[start of Page text]

By 1996 or so, everything seemed so damn pretentious and uptight. I couldn't take it anymore, and I walked away to follow Ten Yard Fight and Floorpunch to something that seemed more sincere, and something that I could connect with.

I've had no desire to listen to REM for the past 20 years, but seeing their 1983 album, Murmur, in Steve's collection...it not only shocked me to see it in there, but kind of made me want to give it a spin.

I had only listened to Murmur a couple of times previously, and it didn't really move me when I initially heard it. But this time was different. I don't know if it was because I was listening to it on vinyl, or if just happened to fit my mood this time around (maybe that Molly album from earlier this year had something to do with it)...but as soon as Radio Free Europe started playing, I was immediately interested. I mean, I figured that I never needed to hear this band again, and here I was giving the album multiple spins...so no one was more surprised that I was at this change of heart.

Tuesday, November 14, 2017

Strength Of The Mind

I don't always do the best job of keeping up with new bands, but thankfully I'm on Instagram about 10 times a day and if something hot is going down, I might pick up on it...just hit me in the head with it a dozen times, and maybe it will start to sink in and pull me out of the 80's long enough for me to pay attention.

I'd seen Mindforce photos peppered through my Instagram feed through the summer, but usually just scrolled passed them. A photo recently caught my eye though, and comments from the poster seemed to mirror the same kind of excitement that I felt when I heard the Ecostrike record earlier this year. A few months late, but I finally decided to see what the Mindforce hype was all about.

[end of Page text]

- _Exercises to complete_:
- 1) Translate this sentence from the blog post into Spanish: "I had only listened to Murmur a couple of times previously, and it didn't really move me when I initially heard it."
- 2) Transcribe the part of the blog post that opens with the words containing "By 1996 or so, everything" and closes with "give it a spin.".
- 3) Summarize the blog post in two sentences.

[start of Extracted data]

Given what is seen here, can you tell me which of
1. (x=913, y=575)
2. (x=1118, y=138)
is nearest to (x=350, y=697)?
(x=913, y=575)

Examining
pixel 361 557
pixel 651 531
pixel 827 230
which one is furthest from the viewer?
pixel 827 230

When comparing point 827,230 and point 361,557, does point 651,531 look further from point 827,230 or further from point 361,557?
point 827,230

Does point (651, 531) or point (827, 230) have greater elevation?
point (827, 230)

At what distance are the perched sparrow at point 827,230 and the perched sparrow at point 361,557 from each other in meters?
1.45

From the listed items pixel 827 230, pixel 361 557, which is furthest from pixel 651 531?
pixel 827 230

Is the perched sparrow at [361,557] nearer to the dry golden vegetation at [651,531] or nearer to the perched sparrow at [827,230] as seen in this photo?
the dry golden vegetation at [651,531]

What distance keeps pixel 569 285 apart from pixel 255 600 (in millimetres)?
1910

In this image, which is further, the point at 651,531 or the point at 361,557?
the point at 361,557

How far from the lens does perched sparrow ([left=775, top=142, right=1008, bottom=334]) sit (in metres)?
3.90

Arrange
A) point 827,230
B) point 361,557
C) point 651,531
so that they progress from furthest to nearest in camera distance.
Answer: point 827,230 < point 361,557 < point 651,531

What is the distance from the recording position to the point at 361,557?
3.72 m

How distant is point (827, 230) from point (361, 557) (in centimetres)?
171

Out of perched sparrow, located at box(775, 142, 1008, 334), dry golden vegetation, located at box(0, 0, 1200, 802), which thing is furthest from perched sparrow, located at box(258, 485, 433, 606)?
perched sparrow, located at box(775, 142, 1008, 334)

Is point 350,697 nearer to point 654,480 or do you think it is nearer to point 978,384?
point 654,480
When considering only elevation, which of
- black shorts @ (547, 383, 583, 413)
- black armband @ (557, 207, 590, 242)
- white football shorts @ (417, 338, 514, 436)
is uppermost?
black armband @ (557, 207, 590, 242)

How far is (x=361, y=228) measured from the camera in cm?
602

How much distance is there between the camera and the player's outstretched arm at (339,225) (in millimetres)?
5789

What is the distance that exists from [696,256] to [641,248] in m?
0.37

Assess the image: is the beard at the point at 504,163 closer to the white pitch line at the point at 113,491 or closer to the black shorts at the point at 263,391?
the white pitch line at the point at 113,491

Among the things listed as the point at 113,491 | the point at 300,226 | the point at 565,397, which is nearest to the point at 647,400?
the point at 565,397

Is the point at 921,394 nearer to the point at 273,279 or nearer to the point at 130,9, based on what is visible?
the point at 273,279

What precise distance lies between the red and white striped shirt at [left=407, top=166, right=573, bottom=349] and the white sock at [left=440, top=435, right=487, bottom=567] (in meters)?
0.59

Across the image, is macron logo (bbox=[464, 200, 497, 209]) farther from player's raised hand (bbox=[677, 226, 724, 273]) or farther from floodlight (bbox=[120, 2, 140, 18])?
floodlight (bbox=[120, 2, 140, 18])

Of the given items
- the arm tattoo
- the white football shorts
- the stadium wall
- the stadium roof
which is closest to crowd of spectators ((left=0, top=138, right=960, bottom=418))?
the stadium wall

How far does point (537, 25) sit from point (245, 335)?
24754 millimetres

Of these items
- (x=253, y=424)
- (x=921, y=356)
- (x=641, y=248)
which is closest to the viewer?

[end of Extracted data]

- _Answers below_:
- 1) Solo había escuchado Murmur un par de veces antes, y en realidad no me conmovió cuando lo escuché por primera vez.

- 2)
By 1996 or so, everything seemed so damn pretentious and uptight. I couldn't take it anymore, and I walked away to follow Ten Yard Fight and Floorpunch to something that seemed more sincere, and something that I could connect with.

I've had no desire to listen to REM for the past 20 years, but seeing their 1983 album, Murmur, in Steve's collection...it not only shocked me to see it in there, but kind of made me want to give it a spin.

- 3) Around 1996 the writer walked away from something that felt pretentious to follow Ten Yard Fight and Floorpunch, and after twenty years of not wanting to hear REM, spotted Murmur in Steve's collection and, to the writer's own surprise, gave it multiple spins. In a post dated November 14, 2017, the writer describes scrolling past Mindforce photos on Instagram all summer until one photo and its poster's excitement prompted a look at what the hype was about.